The lower denture is uncomfortable for nearly every person who wears one. Why is the lower denture a problem much more often than the upper? The upper is made as a large suction cup that covers the entire palate. It takes advantage of a large surface area to seal it to the surrounding tissue.
But the lower denture doesn’t have nearly that kind of support. The only support that it gets is from a pencil-thin ridge. Often that ridge is sharp, producing sore spots. That ridge gradually deteriorates, reducing the denture support even more. When the tongue moves, the denture moves. When you pronounce some words, the lips dislodge the denture. And if you laugh or sneeze? You’ll have your hand over your mouth immediately not because of good manners, but because you’re afraid that the denture will fly out of your mouth.

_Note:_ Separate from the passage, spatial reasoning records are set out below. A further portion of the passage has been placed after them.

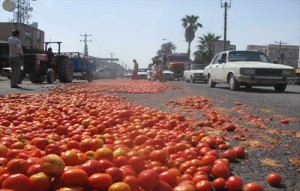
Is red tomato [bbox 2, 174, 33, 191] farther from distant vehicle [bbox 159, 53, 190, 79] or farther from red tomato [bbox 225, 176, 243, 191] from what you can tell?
distant vehicle [bbox 159, 53, 190, 79]

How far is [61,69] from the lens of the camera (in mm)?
20359

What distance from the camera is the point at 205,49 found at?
80.4 meters

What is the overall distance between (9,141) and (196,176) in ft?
6.51

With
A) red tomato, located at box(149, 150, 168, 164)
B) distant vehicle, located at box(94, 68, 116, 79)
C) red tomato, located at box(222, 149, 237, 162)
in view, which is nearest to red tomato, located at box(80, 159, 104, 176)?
red tomato, located at box(149, 150, 168, 164)

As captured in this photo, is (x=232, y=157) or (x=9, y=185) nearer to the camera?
(x=9, y=185)

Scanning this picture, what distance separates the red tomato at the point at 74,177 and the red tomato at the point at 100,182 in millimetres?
46

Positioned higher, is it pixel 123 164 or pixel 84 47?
pixel 84 47

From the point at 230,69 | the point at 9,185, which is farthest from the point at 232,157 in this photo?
the point at 230,69

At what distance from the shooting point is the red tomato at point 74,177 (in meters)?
2.18

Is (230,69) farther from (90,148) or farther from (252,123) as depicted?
(90,148)

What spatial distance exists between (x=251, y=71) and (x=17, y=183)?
1281cm

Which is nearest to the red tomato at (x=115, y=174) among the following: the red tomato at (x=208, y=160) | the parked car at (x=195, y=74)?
the red tomato at (x=208, y=160)

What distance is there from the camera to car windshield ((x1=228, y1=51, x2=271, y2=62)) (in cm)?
1553

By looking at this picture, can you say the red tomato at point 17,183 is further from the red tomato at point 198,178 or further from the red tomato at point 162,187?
the red tomato at point 198,178
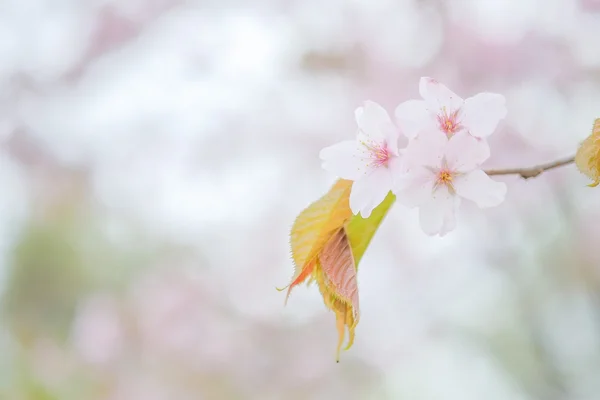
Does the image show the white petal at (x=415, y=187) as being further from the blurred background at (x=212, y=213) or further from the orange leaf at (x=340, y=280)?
the blurred background at (x=212, y=213)

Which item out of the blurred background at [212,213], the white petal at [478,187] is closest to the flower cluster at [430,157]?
the white petal at [478,187]

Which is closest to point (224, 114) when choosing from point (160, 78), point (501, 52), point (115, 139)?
point (160, 78)

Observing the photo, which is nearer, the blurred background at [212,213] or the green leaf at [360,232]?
the green leaf at [360,232]

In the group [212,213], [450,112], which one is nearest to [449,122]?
[450,112]

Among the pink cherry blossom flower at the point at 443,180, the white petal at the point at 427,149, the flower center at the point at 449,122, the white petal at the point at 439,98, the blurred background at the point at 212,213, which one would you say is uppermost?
the blurred background at the point at 212,213

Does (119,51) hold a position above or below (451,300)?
above

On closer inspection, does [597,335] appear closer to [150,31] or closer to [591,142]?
[591,142]

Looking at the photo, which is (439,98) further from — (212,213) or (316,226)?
(212,213)
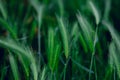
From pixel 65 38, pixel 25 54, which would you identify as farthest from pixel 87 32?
pixel 25 54

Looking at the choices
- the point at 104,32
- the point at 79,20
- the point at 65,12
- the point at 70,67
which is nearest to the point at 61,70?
the point at 70,67

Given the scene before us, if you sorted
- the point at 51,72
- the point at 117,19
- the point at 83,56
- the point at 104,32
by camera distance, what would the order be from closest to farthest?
the point at 51,72 < the point at 83,56 < the point at 104,32 < the point at 117,19

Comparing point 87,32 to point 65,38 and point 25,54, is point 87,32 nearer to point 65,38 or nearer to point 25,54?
point 65,38

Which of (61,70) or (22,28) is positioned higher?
(22,28)

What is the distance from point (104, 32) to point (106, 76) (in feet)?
1.46

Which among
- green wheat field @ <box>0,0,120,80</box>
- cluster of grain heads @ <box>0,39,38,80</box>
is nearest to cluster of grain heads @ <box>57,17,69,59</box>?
green wheat field @ <box>0,0,120,80</box>

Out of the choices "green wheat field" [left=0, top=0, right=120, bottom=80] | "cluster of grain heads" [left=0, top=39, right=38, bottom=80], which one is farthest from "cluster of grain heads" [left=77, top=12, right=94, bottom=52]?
"cluster of grain heads" [left=0, top=39, right=38, bottom=80]

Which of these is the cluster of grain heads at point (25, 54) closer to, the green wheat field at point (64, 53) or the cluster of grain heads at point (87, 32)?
the green wheat field at point (64, 53)

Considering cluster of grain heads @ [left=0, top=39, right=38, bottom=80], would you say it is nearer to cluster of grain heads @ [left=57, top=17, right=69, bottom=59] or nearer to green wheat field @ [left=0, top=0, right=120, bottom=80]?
green wheat field @ [left=0, top=0, right=120, bottom=80]

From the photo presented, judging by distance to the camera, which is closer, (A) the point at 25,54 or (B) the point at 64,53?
(A) the point at 25,54

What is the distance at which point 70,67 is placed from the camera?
1.20 metres

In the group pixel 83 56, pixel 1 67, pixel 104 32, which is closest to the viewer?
pixel 1 67

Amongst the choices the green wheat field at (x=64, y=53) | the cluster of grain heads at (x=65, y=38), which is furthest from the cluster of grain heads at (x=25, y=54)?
the cluster of grain heads at (x=65, y=38)

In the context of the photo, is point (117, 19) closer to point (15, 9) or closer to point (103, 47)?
point (103, 47)
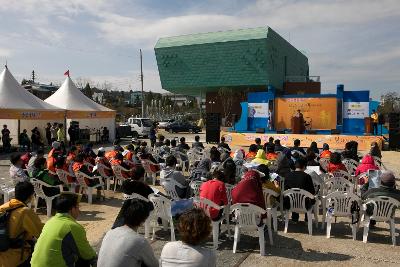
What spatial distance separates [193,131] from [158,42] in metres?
14.4

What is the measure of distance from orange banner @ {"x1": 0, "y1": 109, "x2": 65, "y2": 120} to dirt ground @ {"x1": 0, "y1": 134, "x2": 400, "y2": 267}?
480 inches

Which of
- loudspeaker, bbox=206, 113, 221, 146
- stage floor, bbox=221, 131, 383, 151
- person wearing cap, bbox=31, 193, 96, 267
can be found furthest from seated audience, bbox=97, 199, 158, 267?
loudspeaker, bbox=206, 113, 221, 146

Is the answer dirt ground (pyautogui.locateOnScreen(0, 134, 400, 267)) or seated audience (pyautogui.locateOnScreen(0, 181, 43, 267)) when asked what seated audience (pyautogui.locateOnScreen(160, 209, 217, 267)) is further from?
dirt ground (pyautogui.locateOnScreen(0, 134, 400, 267))

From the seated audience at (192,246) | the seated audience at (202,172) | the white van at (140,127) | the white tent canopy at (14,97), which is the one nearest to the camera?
the seated audience at (192,246)

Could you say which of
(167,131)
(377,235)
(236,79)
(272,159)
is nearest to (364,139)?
(272,159)

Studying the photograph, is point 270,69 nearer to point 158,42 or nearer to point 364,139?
point 158,42

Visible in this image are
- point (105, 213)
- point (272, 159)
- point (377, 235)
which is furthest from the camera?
point (272, 159)

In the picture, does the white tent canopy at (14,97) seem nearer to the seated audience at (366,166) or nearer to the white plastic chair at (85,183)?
the white plastic chair at (85,183)

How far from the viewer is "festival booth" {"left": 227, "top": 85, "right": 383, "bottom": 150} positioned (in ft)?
69.4

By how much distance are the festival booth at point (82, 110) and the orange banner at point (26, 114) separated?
109 centimetres

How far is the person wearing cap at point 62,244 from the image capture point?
308cm

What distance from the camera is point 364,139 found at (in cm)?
1950

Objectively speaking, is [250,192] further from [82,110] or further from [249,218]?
[82,110]

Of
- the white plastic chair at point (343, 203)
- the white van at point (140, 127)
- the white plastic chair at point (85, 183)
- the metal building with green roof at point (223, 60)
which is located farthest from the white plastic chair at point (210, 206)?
the metal building with green roof at point (223, 60)
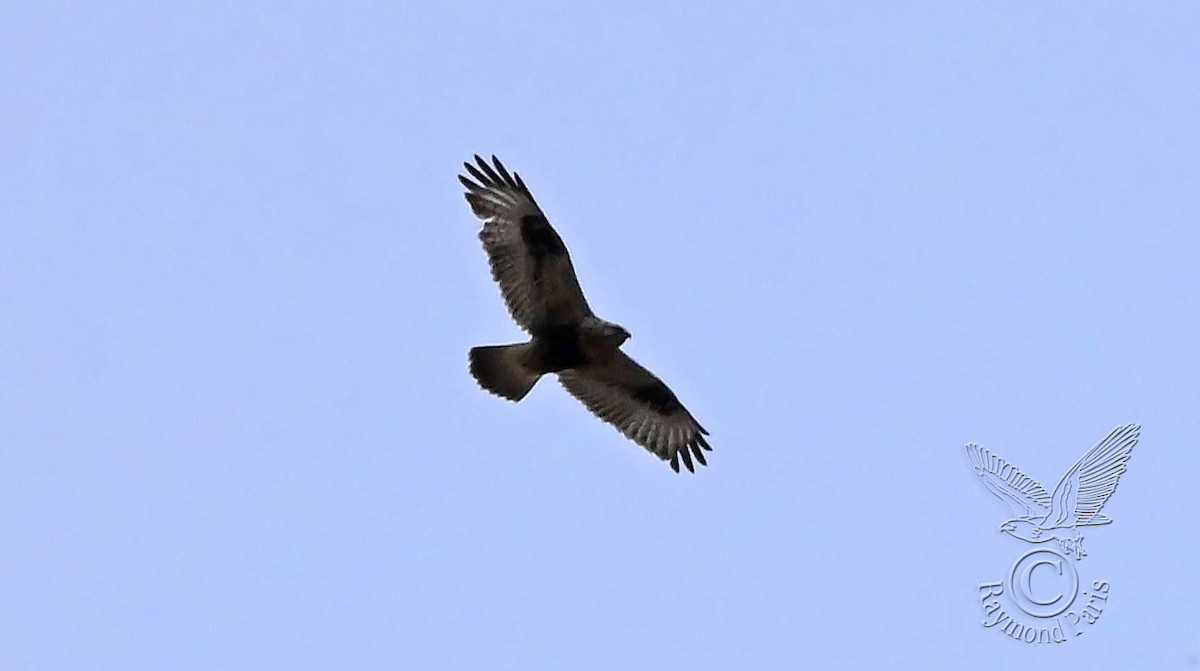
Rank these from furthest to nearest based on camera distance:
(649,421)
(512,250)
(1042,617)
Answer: (649,421) < (512,250) < (1042,617)

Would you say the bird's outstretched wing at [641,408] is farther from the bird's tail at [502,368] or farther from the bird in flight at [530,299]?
the bird's tail at [502,368]

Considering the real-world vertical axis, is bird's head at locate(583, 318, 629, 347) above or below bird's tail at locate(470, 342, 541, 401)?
above

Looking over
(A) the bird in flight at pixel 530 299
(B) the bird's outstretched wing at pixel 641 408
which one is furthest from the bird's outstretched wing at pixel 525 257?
(B) the bird's outstretched wing at pixel 641 408

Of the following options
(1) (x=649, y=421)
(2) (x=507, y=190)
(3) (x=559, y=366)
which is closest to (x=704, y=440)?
(1) (x=649, y=421)

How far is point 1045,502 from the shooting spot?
1420 cm

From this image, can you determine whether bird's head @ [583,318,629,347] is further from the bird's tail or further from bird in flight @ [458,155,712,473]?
the bird's tail

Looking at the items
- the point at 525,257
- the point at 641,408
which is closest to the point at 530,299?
the point at 525,257

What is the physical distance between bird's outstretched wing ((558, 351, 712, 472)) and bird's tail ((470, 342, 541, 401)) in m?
0.82

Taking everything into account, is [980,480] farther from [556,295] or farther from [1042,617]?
[556,295]

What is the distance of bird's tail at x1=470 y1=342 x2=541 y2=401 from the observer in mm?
14477

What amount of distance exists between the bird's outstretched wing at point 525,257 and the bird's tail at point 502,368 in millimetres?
271

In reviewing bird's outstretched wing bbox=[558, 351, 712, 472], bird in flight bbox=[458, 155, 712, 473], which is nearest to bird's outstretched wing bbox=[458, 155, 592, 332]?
bird in flight bbox=[458, 155, 712, 473]

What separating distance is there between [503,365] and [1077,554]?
15.6 feet

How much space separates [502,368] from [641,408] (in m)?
1.69
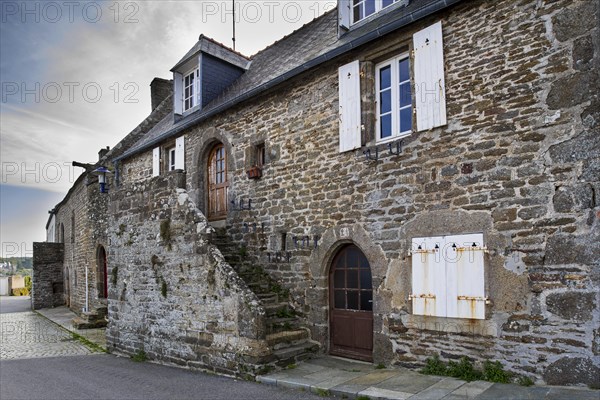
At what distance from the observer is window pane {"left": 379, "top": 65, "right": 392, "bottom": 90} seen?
700 centimetres

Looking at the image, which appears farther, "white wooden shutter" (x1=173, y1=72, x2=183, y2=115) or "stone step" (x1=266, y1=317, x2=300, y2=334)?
"white wooden shutter" (x1=173, y1=72, x2=183, y2=115)

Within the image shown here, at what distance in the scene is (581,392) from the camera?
4.63 metres

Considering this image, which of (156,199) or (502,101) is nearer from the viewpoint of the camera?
(502,101)

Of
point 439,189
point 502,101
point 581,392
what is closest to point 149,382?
point 439,189

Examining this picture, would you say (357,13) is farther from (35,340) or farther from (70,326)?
(70,326)

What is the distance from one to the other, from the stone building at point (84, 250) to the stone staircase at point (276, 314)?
7.42 m

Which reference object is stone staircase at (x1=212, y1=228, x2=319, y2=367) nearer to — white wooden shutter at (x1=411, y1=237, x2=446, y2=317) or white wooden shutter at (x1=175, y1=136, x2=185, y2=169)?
white wooden shutter at (x1=411, y1=237, x2=446, y2=317)

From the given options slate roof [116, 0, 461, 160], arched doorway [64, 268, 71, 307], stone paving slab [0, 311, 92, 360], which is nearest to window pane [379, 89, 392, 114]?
slate roof [116, 0, 461, 160]

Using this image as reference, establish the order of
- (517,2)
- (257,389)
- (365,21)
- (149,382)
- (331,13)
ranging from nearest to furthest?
(517,2), (257,389), (149,382), (365,21), (331,13)

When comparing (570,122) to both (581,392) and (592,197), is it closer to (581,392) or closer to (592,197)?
(592,197)

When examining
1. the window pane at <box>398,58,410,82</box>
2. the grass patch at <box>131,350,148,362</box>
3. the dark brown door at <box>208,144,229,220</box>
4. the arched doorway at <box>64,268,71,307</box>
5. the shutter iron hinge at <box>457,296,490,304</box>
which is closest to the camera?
the shutter iron hinge at <box>457,296,490,304</box>

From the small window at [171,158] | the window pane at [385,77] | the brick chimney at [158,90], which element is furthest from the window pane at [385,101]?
the brick chimney at [158,90]

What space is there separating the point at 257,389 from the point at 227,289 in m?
1.61

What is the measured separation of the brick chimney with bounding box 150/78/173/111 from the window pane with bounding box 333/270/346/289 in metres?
14.4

There are dental implant supports available for an existing lower denture, the simplest being the one piece implant. The one-piece implant has two basic components, a screw-like portion that goes into the bone and a snap-like portion that emerges from the gum. The big bonus in the one-piece implant is that the entire procedure is done in one day. The implant is placed, and the existing denture is relined chairside with a silicone material that engages the “snap” in the implant. You literally walk in with a floating denture and walk out with teeth that are snapped in place.
Here are the requirements for a one-piece implant-supported denture:
- A denture that has good occlusion (bite) with the opposing arch.
- A denture that does not rock when firm pressure is placed on it.
- A dental CT scan so that the dentist can see the amount and shape of the bone. This allows the dentist to plan the length and diameter of the implants as well as diagnosing the best positions for the implants to be parallel.
This can be done on the upper arch as well. We usually use 4-5 implants on the lower and 5-7 implants on the upper, depending on the amount of supporting bone that is present.
The procedure goes like this:
The dentist makes a small incision into the gum area and removes any rough areas of bone that could cause irritation. A small hole is made into the bone. The implant is screwed into place. The remaining implants are then placed in a similar fashion. Small stitches are then placed. These stitches melt away in a few days.
The inside of the denture is hollowed out to create room for the silicone reline material. The reline material is placed into the denture and then in the patient’s mouth, allowing it to set over the “snap” portions of the implants. The denture is then removed, excess silicone is trimmed away, and seated back in the mouth. The entire process takes less than two hours. It is not unusual for the periodontist or oral surgeon to do the implant surgery, and your general dentist do the reline.
After healing is complete, you remove the denture and clean it once a day, just as before.
The one-piece implant allows you to stop thinking about your teeth, allows you to eat foods that you’ve been avoiding, and gives you the confidence to talk, smile, and laugh, knowing that your denture will not come loose. It has helped thousands.